There are, however, three other important factors. First, the Leftist Parties are violently opposed to the bailout terms and thus could never join in a Pasok Coalition without catastrophic loss of face. Second, as the above stats show, 28% of voters (mainly young) are still undecided – although many may abstain. And last but not least, the minority Parties themselves are now reaching out right across the Left-Right spectrum.

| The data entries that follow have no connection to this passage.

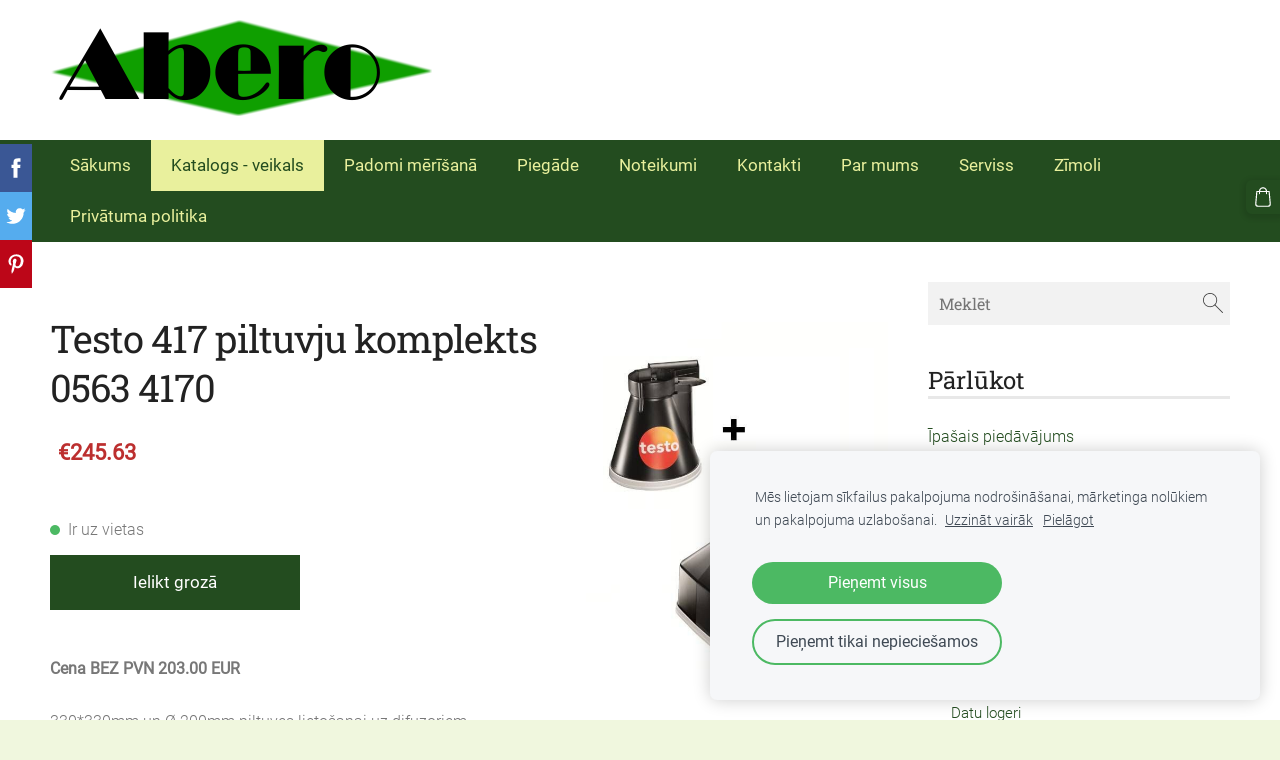

--- FILE ---
content_type: text/plain
request_url: https://www.google-analytics.com/j/collect?v=1&_v=j102&a=176762056&t=pageview&_s=1&dl=https%3A%2F%2Fwww.abero.lv%2Fveikals%2Fitem%2F163310%2F163334%2Ftesto-417-piltuvju-komplekts%2F&ul=en-us%40posix&dt=Testo%20417%20piltuvju%20komplekts%200563%204170%20-%20Gaisa%20pl%C5%ABsmas%20m%C4%93r%C4%ABt%C4%81js%20-%20Katalogs%20-%20veikals%20-%20SIA%20Abero&sr=1280x720&vp=1280x720&_u=IEBAAEABAAAAACAAI~&jid=1778997687&gjid=1632106755&cid=1481973331.1769566011&tid=UA-12038872-1&_gid=824818197.1769566011&_r=1&_slc=1&z=165249569
body_size: -449
content:
2,cG-7FNHMDD09Q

Alexis Tsipras, the leader of the Radical Left SYRIZA group, yesterday (Friday) said his Party would be prepared to join forces with the newly-formed nationalist Independent Greeks led by Panos Kammenos. This in turn firmed up a more general statement earlier that a left-wing alliance “would see votes for IG as support for, or at least tolerance of, such an anti-bailout formation.
The situation now becomes intriguing. For starters, there is a clear majority here against the bailout terms. If one adds on Antonis Samaras’s obvious doubts about it, the Troika is seen to have the support of just one in eight voters. Brussels will thus be forced to accept that its bailout scheme, timings and terms are unacceptable to the vast majority of Greeks. Based on their track-record, this won’t worry them for more than a second or two, but if made clear enough to the eurozone’s more apathetic voters, it might serve to point out what they (and that includes the UK) might well be in for one day.
Further, if we work on the assumption – not at all outlandish – that a quarter of the remaining 28% abstain, a quarter vote for the bailout Parties, and half vote for the minority groupings, that would take the anti-bailout protest to 42% Left and 42% Right. Pasok would be unacceptable to both wings of the opposition to Troika plans, so it would take only SYRIZA to join with Independent Greeks andNew Democracy to form a majority anti-Brussels coalition Government.
How welcome would that be to the social democrat fluffies and control freaks of the EU? Not at all. More to the point, it would be an unmitigated disaster for the ECB and French banks; the beginning of the end, in fact, of the euro – were the outcome to emerge just as the markets give up on Spain….as they assuredly will do sooner rather than later.
As Dan Hannan would probably say, “That’s another fine mess the EU control freaks have got us into”. But bearing in mind the revelations discussedthroughout this week here, one wonders what illiberal, anti-democratic trick they will now dream up to declare the vote null and void?
But for the Americans – a different story? This is, after all, exactly the outcome they wanted in March. But would they still want it in May, with Mario Draghi trying in vain to wrestle a Spanish meltdown to the ground? At the moment I have no idea. But I’d be willing to bet Lloyd Blankfein does.